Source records
━━━━━━━━━━━━━━━━

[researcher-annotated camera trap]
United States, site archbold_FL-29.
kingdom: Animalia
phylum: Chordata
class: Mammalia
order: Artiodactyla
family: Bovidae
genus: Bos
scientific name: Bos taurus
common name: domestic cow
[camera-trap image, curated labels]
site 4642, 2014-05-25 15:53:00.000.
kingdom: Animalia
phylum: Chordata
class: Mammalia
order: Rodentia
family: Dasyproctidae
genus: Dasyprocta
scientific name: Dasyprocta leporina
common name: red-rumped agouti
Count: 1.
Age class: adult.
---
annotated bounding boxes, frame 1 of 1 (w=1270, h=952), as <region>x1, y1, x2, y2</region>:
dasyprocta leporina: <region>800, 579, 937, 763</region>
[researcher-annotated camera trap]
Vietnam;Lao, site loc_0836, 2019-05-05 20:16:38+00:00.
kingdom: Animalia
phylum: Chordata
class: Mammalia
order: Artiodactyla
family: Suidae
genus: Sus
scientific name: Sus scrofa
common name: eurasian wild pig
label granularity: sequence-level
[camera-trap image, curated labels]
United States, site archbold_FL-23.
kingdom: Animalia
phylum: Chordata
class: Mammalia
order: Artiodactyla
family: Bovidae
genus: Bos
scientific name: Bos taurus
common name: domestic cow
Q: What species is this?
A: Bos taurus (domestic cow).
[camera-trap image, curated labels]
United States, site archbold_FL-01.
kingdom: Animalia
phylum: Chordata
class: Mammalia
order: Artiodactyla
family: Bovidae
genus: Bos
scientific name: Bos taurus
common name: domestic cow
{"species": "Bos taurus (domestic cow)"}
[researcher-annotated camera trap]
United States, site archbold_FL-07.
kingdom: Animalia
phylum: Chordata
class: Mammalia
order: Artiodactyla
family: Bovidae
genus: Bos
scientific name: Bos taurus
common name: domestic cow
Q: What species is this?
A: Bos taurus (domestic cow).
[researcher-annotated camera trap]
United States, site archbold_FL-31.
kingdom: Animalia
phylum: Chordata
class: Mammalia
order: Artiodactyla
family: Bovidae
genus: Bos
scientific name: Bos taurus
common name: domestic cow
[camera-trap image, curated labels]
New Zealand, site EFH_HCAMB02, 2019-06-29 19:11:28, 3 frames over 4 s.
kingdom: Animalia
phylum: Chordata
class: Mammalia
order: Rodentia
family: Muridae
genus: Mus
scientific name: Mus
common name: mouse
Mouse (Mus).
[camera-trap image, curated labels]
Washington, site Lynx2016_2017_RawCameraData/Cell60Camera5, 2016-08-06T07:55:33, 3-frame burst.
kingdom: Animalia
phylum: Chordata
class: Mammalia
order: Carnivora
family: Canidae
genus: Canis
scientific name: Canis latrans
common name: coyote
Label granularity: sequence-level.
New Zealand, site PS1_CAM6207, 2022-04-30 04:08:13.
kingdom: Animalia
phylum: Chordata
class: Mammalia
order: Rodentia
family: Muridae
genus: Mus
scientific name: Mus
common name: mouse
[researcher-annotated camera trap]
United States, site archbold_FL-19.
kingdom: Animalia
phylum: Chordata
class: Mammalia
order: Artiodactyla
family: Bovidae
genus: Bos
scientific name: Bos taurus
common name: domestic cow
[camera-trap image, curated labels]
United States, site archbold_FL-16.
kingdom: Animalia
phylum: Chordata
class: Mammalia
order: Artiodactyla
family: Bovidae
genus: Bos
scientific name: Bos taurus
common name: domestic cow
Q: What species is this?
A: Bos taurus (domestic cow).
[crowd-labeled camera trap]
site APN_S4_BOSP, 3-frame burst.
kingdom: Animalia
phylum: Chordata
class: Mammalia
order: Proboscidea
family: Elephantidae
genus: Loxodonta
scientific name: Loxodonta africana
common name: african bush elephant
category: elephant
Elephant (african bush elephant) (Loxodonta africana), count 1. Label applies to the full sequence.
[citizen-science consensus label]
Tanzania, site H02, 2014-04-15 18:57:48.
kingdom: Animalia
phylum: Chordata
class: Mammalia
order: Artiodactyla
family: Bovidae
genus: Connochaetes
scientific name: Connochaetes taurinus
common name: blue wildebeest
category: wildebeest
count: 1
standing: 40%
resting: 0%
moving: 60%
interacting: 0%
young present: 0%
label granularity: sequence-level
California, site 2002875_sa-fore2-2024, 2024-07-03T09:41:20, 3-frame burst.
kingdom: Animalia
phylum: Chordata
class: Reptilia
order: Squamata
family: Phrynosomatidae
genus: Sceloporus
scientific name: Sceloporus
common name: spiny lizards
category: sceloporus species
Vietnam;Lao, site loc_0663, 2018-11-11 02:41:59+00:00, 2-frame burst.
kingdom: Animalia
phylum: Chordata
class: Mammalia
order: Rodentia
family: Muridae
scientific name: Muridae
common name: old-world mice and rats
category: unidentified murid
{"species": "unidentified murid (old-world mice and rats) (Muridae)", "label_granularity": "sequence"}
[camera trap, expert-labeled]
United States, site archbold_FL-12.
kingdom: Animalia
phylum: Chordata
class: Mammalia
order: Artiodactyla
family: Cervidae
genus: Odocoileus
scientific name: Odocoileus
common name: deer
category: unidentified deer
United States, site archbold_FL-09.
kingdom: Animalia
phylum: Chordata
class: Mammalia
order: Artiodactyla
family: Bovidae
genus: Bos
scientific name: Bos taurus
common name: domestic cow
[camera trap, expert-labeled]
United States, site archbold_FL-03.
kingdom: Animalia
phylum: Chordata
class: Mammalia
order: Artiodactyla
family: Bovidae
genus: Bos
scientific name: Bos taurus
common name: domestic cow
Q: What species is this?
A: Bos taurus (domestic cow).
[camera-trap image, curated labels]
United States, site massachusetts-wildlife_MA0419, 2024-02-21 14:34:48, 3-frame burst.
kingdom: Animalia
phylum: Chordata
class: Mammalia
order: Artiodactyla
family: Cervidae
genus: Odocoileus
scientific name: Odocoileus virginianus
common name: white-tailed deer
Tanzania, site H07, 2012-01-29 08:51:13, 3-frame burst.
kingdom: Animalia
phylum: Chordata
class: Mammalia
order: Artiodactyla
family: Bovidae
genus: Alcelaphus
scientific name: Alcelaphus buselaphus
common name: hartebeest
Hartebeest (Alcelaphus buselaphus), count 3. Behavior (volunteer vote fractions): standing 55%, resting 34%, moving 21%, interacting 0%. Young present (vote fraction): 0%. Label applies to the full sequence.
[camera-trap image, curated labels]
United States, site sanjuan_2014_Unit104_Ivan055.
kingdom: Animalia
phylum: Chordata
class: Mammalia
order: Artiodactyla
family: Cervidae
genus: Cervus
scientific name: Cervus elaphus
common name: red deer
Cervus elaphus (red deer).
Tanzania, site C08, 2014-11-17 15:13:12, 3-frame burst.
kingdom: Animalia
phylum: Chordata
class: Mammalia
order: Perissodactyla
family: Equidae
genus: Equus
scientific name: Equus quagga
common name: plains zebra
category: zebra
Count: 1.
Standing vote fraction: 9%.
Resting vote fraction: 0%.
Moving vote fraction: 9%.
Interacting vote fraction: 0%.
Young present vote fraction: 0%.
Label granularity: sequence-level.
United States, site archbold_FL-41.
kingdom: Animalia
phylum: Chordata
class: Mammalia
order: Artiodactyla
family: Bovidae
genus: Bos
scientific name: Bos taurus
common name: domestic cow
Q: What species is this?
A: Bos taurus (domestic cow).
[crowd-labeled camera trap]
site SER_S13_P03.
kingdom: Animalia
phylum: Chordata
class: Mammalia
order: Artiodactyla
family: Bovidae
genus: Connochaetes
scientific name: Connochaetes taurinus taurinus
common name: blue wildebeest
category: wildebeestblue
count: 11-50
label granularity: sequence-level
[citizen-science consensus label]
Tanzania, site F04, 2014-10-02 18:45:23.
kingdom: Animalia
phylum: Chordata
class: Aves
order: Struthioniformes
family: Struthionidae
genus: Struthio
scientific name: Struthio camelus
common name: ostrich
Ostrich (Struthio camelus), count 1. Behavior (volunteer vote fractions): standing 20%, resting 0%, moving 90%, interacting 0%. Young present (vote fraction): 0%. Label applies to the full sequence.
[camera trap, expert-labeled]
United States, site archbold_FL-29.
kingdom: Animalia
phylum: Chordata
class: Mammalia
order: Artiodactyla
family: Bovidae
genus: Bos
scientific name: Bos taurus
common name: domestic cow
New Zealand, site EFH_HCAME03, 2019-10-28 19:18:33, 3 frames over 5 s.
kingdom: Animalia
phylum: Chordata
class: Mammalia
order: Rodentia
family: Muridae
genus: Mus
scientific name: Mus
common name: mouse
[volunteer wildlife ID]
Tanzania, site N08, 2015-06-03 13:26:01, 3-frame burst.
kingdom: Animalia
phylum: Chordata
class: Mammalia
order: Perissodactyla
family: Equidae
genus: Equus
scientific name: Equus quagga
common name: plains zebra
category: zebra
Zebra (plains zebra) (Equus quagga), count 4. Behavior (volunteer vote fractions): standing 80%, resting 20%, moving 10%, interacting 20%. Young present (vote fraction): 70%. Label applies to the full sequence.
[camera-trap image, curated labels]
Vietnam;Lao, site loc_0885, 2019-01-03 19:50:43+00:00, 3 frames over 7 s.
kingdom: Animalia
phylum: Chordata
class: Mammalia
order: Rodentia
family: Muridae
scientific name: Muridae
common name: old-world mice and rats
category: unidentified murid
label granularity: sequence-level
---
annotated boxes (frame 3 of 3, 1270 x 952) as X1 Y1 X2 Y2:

━━━━━━━━━━━━━━━━

> **Exercise**: From the records above, print exactly the lines that run from the line with "family: Phrynosomatidae" to the line with "common name: deer", inclusive.

> **Expected answer**:
family: Phrynosomatidae
genus: Sceloporus
scientific name: Sceloporus
common name: spiny lizards
category: sceloporus species
Vietnam;Lao, site loc_0663, 2018-11-11 02:41:59+00:00, 2-frame burst.
kingdom: Animalia
phylum: Chordata
class: Mammalia
order: Rodentia
family: Muridae
scientific name: Muridae
common name: old-world mice and rats
category: unidentified murid
{"species": "unidentified murid (old-world mice and rats) (Muridae)", "label_granularity": "sequence"}
[camera trap, expert-labeled]
United States, site archbold_FL-12.
kingdom: Animalia
phylum: Chordata
class: Mammalia
order: Artiodactyla
family: Cervidae
genus: Odocoileus
scientific name: Odocoileus
common name: deer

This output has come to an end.